### EXERCISE GOAL
Please return the lines of the data below, word for word, from the first line through the line containing "New Zealand, site EFD_DCAMC10, 2020-02-14".

### DATA
■ ■ ■ ■ ■

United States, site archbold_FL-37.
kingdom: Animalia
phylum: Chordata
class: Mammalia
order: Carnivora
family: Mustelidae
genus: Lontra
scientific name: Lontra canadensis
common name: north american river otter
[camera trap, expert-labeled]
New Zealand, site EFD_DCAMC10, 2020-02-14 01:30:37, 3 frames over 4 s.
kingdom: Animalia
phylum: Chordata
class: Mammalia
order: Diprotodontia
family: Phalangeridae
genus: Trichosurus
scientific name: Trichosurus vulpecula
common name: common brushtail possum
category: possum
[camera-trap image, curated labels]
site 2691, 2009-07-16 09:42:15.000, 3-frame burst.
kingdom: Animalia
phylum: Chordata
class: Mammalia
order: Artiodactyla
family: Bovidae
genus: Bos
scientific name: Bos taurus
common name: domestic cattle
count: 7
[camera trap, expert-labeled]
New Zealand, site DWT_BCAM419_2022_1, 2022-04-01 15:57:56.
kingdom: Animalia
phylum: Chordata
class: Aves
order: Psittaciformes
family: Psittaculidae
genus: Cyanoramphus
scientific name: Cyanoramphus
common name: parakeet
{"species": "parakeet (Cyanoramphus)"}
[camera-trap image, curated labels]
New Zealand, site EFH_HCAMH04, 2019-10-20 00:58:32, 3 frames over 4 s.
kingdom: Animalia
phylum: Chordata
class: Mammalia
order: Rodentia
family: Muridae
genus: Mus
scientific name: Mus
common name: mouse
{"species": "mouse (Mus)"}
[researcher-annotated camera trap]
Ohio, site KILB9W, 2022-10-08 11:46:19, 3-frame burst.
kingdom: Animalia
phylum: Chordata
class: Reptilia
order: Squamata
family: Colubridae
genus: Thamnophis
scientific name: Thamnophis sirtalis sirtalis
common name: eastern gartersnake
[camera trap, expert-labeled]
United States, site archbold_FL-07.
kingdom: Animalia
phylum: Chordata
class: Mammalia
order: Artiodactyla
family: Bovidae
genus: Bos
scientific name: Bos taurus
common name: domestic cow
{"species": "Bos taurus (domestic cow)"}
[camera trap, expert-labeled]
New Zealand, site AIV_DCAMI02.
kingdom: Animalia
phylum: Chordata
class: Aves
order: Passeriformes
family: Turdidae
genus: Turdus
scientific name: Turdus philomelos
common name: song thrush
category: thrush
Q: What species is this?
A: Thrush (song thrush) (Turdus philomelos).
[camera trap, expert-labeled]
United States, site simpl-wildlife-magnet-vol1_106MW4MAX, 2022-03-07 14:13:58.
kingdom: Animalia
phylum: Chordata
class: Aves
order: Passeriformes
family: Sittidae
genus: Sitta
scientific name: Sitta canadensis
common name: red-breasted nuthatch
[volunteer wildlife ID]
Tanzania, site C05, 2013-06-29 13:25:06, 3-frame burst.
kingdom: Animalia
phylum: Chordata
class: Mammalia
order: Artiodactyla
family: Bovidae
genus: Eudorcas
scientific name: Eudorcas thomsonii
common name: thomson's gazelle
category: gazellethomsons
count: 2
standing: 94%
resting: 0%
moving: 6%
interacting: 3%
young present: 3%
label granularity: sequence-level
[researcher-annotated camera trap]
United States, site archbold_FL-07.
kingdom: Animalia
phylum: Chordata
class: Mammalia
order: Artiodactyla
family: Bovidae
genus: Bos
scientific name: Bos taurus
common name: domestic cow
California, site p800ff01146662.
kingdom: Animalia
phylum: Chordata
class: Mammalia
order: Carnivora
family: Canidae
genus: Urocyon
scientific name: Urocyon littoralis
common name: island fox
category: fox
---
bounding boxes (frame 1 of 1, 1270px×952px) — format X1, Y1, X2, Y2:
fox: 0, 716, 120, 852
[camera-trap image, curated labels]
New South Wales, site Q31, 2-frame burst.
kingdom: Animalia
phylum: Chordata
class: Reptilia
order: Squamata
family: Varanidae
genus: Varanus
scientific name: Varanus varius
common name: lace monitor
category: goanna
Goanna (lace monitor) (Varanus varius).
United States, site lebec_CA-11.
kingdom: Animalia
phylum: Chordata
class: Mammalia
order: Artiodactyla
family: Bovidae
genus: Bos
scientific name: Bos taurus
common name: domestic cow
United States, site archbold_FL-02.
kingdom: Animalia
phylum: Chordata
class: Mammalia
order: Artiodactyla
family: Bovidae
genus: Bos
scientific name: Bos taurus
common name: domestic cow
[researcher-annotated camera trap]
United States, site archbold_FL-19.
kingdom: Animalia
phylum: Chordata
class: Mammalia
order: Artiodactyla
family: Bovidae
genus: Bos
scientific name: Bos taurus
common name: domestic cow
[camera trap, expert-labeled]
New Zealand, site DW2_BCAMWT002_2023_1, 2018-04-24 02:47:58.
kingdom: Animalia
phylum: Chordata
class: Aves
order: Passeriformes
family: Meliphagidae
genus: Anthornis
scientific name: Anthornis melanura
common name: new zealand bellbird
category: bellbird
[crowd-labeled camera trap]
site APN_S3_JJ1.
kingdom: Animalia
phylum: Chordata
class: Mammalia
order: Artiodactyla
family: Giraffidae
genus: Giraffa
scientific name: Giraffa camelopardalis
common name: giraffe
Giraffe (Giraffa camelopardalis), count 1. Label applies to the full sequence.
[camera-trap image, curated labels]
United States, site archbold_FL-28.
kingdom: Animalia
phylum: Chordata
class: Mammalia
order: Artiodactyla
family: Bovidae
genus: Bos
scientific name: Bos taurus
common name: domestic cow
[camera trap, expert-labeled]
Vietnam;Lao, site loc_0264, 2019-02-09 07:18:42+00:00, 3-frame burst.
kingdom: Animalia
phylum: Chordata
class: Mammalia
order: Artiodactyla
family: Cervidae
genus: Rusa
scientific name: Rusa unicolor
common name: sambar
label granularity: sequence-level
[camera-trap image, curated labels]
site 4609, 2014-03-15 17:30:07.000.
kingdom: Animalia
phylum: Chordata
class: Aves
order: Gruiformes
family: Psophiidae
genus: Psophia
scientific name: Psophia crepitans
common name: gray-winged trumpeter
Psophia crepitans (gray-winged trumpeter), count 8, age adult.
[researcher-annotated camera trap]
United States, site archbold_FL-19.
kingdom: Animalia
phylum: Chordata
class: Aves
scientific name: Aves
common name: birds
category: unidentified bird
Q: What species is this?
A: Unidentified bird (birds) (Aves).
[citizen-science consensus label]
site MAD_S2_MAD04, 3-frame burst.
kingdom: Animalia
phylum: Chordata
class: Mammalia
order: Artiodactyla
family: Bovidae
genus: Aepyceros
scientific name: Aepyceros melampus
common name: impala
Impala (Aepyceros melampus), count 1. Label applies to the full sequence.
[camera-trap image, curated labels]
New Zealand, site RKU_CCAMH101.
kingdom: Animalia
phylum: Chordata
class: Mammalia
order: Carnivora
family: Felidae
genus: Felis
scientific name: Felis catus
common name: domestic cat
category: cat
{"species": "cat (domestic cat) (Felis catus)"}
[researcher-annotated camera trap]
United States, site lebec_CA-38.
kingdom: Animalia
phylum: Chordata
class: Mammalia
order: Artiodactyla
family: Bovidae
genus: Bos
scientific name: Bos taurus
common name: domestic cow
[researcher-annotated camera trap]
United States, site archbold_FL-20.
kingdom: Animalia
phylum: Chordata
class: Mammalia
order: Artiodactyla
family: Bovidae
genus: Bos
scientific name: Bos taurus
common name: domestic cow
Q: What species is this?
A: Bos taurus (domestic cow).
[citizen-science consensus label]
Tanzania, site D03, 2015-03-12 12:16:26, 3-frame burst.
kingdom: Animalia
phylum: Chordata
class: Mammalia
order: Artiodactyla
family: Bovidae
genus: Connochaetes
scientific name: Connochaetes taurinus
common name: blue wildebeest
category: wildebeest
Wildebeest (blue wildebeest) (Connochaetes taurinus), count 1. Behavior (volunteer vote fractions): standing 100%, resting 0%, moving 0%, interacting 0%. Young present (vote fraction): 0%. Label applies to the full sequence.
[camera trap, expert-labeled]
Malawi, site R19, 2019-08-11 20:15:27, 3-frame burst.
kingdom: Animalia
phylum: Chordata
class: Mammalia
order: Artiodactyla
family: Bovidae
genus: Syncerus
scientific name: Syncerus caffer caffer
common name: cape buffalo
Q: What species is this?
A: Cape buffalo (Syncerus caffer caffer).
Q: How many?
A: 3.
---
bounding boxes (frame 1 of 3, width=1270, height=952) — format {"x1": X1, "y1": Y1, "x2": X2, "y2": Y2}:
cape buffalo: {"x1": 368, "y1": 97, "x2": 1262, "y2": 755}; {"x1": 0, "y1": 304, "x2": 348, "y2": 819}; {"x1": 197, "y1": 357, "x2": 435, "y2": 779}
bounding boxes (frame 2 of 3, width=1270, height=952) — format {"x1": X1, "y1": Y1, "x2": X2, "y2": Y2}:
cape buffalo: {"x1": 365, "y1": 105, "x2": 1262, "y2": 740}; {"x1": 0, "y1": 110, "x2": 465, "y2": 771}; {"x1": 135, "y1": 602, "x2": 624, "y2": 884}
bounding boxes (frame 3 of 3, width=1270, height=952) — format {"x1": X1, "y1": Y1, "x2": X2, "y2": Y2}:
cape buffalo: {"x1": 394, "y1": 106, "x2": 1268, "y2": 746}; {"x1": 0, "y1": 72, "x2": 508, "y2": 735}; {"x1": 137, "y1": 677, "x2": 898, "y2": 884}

■ ■ ■ ■ ■

### TASK RESPONSE
United States, site archbold_FL-37.
kingdom: Animalia
phylum: Chordata
class: Mammalia
order: Carnivora
family: Mustelidae
genus: Lontra
scientific name: Lontra canadensis
common name: north american river otter
[camera trap, expert-labeled]
New Zealand, site EFD_DCAMC10, 2020-02-14 01:30:37, 3 frames over 4 s.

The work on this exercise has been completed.